▶ [Problems to solve]
1. Reproduce the passage of the human trafficking article starting at "The Nature of" and ending at "slave labor exploitation.".
2. According to the human trafficking article, about how many West Africans were shipped from Badagry to the Americas?
3. Carry on writing the human trafficking article from where it stops.

▶ [Text segment]
* * *

Supply and Demand: Human Trafficking in the Global Economy

Article excerpt

On New Year's Day 2011, I flew to Lagos to research human trafficking in Nigeria. Towards the end of my trip, I visited a small town called Badagry, about a two-hour drive west of Lagos. In 1502, Portuguese colonists built one of the first slave-trading posts along the coast of West Africa in this city. The non-descript, two-story building still stands today as a museum, but for more than 300 years, it was one of the most active slave-trading outposts in West Africa. Estimates are that almost 600,000 West Africans were shipped from Badagry to the Americas to be agricultural slaves. That figure represents approximately one in twenty of all slaves transported from West Africa to the Americas during the entire time of the North Atlantic Slave Trade.


It was a haunting experience walking through the old slave-holding pens, gazing at the iron shackles, imagining the fear and terror that must have coursed through the veins of slaves as they awaited their fates. Like so many millions today, those 600,000 individuals transported from Badagry to the Americas were victims of human trafficking. In fact, all 12 to 13 million of the West African slaves transported across the Atlantic to the Americas were victims of human trafficking. While their lengthy journeys at sea are very different from the journeys of most human trafficking victims today, the purpose of those journeys remains the same: the callous exploitation of the labor of vulnerable people in order to maximize profit.

The Nature of Slavery Today

However, unlike the agricultural and domestic slaves of the past, today's victims of modern-day slave trading are exploited in countless industries, and they are vastly more profitable. Whether for commercial sex, construction, domestic work, carpet weaving, agricul ture, tea and coffee, shrimp, fish, minerals, dimensional stones, gems, or numerous other industries that I have investigated, human trafficking touches almost every sector of the globalized economy in a way it never has before. Understanding the reasons for this shift in the fundamental nature of human trafficking is vital if more effective efforts to combat it are to be deployed. The key thesis to understand is that the slave exploiter's ability to generate immense profits at almost no real risk directly catalyzed the pervasiveness of all forms of contemporary slave labor exploitation.

* * *

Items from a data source
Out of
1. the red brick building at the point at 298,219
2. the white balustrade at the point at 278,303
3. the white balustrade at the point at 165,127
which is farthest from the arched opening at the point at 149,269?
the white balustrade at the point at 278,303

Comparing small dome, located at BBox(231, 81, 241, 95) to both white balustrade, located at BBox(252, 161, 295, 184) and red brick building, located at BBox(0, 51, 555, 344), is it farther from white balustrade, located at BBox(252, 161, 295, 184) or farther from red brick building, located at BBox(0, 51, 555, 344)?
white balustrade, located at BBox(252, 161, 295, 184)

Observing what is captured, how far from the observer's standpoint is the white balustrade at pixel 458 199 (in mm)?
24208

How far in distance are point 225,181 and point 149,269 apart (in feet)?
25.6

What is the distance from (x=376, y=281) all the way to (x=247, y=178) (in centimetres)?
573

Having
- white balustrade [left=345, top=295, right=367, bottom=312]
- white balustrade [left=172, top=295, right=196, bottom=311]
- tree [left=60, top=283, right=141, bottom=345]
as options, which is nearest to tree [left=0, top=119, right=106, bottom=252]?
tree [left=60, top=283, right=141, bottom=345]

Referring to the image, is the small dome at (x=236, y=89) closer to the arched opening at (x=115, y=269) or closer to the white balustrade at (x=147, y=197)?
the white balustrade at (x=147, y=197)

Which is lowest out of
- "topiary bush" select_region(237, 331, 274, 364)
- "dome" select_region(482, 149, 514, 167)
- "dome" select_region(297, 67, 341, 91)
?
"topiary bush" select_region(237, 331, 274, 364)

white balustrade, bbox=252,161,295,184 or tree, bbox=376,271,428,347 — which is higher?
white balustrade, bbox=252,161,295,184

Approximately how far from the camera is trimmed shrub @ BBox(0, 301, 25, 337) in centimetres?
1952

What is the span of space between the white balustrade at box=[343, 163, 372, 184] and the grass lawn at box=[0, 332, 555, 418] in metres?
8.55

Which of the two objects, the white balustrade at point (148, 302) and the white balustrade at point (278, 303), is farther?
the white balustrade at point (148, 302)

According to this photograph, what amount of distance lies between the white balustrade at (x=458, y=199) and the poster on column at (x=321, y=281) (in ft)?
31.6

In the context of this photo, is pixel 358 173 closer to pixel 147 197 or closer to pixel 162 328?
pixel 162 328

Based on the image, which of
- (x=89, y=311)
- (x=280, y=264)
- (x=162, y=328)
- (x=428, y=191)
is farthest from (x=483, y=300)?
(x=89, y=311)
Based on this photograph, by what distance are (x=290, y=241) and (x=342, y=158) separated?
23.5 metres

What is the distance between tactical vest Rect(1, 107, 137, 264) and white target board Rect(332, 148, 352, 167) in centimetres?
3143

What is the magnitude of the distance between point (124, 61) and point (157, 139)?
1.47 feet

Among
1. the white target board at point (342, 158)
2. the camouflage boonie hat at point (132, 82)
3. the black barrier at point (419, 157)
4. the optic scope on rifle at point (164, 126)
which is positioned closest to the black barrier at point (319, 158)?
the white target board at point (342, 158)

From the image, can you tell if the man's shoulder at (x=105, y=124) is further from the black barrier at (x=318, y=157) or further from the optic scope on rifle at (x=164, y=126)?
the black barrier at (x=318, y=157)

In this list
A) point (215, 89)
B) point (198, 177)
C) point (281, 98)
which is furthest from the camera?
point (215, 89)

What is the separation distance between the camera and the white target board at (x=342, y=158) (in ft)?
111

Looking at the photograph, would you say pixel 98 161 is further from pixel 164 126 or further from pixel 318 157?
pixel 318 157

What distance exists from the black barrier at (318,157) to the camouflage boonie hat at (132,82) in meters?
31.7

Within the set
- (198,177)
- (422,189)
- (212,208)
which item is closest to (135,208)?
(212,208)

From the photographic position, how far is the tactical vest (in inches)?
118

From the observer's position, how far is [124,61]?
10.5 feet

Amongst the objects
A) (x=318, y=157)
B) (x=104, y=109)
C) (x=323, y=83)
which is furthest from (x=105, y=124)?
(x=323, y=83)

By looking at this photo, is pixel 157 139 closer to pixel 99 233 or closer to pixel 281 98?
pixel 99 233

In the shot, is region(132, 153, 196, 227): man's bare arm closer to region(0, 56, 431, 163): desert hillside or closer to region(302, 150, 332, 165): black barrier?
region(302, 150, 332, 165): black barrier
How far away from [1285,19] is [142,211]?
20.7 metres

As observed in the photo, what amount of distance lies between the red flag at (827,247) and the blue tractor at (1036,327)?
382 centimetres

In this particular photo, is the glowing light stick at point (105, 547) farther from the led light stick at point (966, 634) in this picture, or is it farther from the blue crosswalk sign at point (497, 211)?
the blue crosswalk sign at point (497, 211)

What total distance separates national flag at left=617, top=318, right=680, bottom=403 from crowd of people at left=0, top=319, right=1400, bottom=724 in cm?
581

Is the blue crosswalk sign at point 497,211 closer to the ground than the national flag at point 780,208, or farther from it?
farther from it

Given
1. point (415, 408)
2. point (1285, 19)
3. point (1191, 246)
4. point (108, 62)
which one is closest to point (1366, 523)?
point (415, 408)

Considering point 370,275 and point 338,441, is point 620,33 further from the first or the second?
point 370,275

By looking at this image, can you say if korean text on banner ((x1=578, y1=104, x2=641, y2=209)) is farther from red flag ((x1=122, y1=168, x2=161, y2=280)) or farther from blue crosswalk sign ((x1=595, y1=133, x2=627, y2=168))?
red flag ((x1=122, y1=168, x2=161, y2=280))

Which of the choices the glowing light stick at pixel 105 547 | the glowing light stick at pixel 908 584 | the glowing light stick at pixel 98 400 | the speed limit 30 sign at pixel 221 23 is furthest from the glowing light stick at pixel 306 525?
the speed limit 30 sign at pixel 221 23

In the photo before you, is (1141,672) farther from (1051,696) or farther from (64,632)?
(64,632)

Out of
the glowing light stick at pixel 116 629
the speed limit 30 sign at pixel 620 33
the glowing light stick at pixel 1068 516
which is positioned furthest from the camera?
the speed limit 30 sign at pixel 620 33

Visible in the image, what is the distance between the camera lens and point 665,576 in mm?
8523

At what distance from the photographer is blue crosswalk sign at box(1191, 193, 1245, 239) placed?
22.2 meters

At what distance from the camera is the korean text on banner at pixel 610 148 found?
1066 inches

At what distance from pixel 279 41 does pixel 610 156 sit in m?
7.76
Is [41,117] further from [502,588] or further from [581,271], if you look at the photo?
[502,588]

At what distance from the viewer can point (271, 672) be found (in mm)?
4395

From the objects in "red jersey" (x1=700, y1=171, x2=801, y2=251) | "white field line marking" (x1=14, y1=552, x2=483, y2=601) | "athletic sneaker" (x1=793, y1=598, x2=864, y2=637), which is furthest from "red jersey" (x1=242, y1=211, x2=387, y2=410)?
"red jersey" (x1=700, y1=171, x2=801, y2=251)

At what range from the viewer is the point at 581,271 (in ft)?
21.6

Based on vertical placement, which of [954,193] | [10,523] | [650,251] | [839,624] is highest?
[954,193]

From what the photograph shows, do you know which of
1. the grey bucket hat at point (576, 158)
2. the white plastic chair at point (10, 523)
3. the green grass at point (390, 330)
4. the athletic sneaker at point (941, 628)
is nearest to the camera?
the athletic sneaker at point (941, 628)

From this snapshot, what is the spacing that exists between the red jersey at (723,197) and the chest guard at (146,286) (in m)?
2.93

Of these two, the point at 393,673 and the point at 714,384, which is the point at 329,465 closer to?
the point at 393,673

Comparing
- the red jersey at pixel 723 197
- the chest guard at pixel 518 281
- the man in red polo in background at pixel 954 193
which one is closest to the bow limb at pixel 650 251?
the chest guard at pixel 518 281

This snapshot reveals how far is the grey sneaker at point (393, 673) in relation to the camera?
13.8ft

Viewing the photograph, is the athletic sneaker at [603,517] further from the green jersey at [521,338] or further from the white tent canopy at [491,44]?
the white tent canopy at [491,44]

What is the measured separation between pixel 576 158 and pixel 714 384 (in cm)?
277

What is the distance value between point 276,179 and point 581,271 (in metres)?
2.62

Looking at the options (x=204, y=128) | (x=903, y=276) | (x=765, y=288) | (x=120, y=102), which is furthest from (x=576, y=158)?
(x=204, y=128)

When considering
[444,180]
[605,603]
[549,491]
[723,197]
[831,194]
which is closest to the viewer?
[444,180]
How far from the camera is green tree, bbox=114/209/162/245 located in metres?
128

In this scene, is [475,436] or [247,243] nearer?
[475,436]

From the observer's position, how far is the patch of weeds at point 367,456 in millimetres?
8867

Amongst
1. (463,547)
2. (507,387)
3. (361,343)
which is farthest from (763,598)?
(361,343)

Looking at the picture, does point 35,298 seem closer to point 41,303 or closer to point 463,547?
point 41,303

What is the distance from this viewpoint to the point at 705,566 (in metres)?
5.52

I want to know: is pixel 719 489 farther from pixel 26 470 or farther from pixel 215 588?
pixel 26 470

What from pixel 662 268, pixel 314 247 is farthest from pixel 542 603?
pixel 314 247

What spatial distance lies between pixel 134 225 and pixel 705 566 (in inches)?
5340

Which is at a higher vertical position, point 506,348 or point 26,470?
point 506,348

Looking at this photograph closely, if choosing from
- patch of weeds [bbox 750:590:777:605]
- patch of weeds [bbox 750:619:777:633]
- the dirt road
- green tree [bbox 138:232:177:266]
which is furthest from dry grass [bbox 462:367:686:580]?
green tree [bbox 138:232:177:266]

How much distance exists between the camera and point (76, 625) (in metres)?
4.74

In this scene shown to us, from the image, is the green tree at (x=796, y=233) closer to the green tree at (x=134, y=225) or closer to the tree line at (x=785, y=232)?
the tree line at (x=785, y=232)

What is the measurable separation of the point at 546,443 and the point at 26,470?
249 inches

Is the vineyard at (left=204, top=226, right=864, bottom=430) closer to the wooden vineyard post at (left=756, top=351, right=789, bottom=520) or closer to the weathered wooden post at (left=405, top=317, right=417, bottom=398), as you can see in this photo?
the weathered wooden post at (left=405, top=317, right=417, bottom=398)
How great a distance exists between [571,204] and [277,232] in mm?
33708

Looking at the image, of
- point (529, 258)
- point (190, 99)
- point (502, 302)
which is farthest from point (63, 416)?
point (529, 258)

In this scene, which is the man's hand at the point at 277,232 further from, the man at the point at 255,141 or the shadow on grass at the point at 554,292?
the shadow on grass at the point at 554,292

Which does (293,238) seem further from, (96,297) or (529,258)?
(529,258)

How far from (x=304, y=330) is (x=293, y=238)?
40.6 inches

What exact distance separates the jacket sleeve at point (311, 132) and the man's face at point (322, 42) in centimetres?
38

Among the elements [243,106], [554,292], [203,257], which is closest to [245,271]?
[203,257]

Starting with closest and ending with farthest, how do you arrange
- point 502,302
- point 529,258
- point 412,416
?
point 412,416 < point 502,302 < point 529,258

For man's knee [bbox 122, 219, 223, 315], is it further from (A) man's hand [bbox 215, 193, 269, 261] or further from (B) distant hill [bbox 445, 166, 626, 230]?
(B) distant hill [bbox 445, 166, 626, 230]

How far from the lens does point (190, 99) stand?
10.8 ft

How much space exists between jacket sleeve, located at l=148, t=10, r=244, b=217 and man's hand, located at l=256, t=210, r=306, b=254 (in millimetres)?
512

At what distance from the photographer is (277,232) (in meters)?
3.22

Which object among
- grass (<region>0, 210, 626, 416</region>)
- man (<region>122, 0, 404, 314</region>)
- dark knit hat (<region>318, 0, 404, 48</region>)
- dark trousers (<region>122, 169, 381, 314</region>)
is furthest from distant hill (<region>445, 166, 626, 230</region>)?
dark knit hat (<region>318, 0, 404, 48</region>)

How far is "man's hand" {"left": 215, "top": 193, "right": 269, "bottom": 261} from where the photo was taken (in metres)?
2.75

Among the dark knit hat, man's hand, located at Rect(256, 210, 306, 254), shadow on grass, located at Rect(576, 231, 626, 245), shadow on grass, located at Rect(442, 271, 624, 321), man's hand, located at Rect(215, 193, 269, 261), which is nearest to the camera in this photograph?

* * *

▶ [Answers below]
1.
The Nature of Slavery Today

However, unlike the agricultural and domestic slaves of the past, today's victims of modern-day slave trading are exploited in countless industries, and they are vastly more profitable. Whether for commercial sex, construction, domestic work, carpet weaving, agricul ture, tea and coffee, shrimp, fish, minerals, dimensional stones, gems, or numerous other industries that I have investigated, human trafficking touches almost every sector of the globalized economy in a way it never has before. Understanding the reasons for this shift in the fundamental nature of human trafficking is vital if more effective efforts to combat it are to be deployed. The key thesis to understand is that the slave exploiter's ability to generate immense profits at almost no real risk directly catalyzed the pervasiveness of all forms of contemporary slave labor exploitation.

2. Almost 600,000.

3.
One point is crucial to establish from the start--slavery still exists. But what exactly is "modern slavery?" There is still considerable debate regarding the definition of terms such as "slavery," "forced labor," "bonded labor," "child labor," and "human trafficking." With "slavery," we can go as far back as the League of Nations Slavery Convention of 1926 and the International Labor Organization's Forced Labor Convention of 1930. These early definitions focused on the exercise of power attaching to a right of ownership over another human being.

Over the decades, international conventions and jurisprudence relating to slavery shifted away from targeting actual rights of ownership toward the nature of the exploitation, particularly as it involves coercion (physical or other), nominal or no compensation, and the absence of freedom of employment or movement. The term "forced labor" has generally come to replace the term "slavery," given the powerful historical and emotional connotations of the latter term. Similarly, "human trafficking" has come to replace the term "slave trade."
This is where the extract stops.